* **Provided text**:
Ryan’s assurances did little to assuage the concerns of Democrats and a number of Catholic Republicans who were close to Conroy. Absent a fuller explanation, several lawmakers speculated that his dismissal reflected anti-Catholic sentiment among evangelical conservatives.

All told, Conroy’s dismissal in the middle of a two-year term has triggered a moment of unusual discord in a House already beset by nasty partisan fights — mystifying observers who found it hard to fathom why Ryan, who is Catholic, would seek Conroy’s resignation in the middle of the congressional session.

“I’m not aware of any discontent or any criticism, and to be the first House chaplain removed in the history of Congress in the middle of the term raises serious questions, and I think we deserve more of an explanation of why,” said Rep. Peter T. King (R-N.Y.), who asked Ryan in the GOP meeting Friday to detail the reasons for his decision. “Paul said it was solely because he was not giving good service to the members. Again, I never heard that before.”

[Collected data entries]
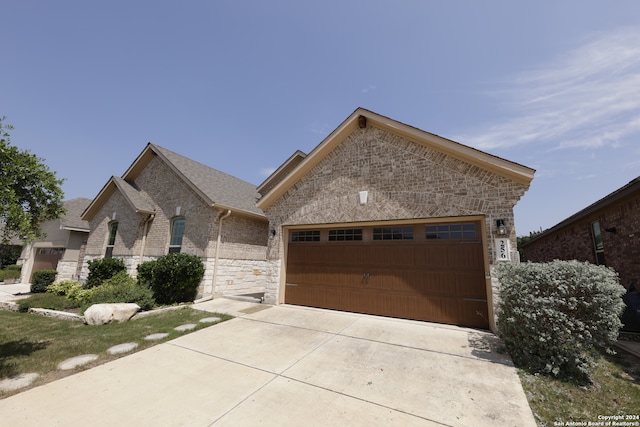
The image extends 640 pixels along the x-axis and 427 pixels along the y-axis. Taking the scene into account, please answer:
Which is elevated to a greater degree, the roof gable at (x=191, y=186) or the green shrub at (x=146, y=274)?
the roof gable at (x=191, y=186)

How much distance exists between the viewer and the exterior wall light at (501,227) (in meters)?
6.80

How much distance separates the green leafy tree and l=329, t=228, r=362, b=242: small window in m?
7.20

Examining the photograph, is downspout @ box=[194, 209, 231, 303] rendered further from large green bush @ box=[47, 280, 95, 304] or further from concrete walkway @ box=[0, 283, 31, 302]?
concrete walkway @ box=[0, 283, 31, 302]

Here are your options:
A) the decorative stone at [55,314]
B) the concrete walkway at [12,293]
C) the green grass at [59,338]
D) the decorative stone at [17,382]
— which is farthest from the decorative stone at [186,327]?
the concrete walkway at [12,293]

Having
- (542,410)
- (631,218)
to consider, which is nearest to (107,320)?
(542,410)

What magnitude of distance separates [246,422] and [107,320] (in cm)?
701

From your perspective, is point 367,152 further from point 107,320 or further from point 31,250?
point 31,250

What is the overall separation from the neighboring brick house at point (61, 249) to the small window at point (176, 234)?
28.5 ft

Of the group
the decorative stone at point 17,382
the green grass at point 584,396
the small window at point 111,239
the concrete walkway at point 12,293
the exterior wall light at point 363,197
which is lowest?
the concrete walkway at point 12,293

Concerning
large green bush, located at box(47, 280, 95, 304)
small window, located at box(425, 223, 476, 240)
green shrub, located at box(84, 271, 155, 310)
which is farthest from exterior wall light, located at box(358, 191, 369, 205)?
large green bush, located at box(47, 280, 95, 304)

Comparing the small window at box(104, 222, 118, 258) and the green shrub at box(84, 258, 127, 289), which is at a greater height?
the small window at box(104, 222, 118, 258)

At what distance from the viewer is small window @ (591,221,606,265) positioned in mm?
9422

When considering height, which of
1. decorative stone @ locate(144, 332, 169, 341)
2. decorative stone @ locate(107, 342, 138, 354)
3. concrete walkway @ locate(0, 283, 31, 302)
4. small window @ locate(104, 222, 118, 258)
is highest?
small window @ locate(104, 222, 118, 258)

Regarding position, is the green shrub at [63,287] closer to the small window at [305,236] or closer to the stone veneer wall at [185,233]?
the stone veneer wall at [185,233]
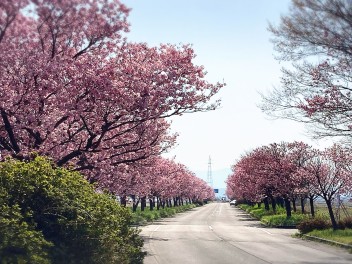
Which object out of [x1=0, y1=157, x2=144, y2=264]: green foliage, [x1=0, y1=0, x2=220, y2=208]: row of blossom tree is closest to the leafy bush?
[x1=0, y1=0, x2=220, y2=208]: row of blossom tree

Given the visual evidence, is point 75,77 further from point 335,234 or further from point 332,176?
point 332,176

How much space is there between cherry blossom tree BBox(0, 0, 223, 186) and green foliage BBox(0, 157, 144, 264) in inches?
122

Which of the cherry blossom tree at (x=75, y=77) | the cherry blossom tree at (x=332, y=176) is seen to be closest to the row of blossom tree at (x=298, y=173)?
the cherry blossom tree at (x=332, y=176)

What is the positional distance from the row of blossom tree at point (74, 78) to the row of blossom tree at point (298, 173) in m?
11.2

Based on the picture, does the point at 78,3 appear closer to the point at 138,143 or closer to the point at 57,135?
the point at 57,135

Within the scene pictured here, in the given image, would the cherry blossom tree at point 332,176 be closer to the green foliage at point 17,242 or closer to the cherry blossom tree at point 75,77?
the cherry blossom tree at point 75,77

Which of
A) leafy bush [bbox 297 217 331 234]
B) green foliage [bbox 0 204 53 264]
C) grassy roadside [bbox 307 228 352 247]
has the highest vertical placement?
green foliage [bbox 0 204 53 264]

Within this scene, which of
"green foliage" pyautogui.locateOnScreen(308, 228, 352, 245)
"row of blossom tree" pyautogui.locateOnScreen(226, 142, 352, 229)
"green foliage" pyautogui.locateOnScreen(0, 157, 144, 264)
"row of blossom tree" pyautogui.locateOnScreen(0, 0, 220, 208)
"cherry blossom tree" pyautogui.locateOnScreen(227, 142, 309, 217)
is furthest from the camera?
"cherry blossom tree" pyautogui.locateOnScreen(227, 142, 309, 217)

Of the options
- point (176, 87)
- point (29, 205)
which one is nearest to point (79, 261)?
point (29, 205)

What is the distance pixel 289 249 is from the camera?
19328 mm

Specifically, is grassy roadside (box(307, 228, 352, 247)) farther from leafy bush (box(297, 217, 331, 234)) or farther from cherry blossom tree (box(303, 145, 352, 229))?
cherry blossom tree (box(303, 145, 352, 229))

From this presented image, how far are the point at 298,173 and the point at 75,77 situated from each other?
24.2 m

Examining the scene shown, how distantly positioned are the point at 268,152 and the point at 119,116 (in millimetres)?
30134

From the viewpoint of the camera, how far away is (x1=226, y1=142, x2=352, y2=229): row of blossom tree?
27953 millimetres
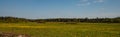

* **Problems to work on**:
**1)** How many lines of the records contain the word "viewer"? Reply with the number only.
**2)** Please carry on the passage about the House chaplain's dismissal, starting right after its last sentence.

* **Answers to the tasks**:
**1)** 2

**2)**
During House business Friday, Rep. Joseph Crowley (D-N.Y.) rose on the floor, backed by dozens of lawmakers, and read a resolution praising Conroy and calling for an official investigation of his dismissal.

Crowley, the Democratic Caucus chairman, said the “circumstances behind this resignation compromise the integrity and dignity of the House” and asked that a six-member bipartisan select committee be formed to “investigate the motivations and actions” of the speaker.

The Republican-led House then voted mostly along party lines to quash the request. Two Republicans, Reps. Tom Reed (N.Y.) and Patrick Meehan (Pa.), stood with Crowley as he spoke and voted with the Democrats. Three more GOP lawmakers, Reps. David Joyce (Ohio), Thomas J. Rooney (Fla.) and Scott W. Taylor (Va.), voted present.

Several of Ryan’s GOP colleagues came to his defense after the closed-door meeting, which preceded the floor session.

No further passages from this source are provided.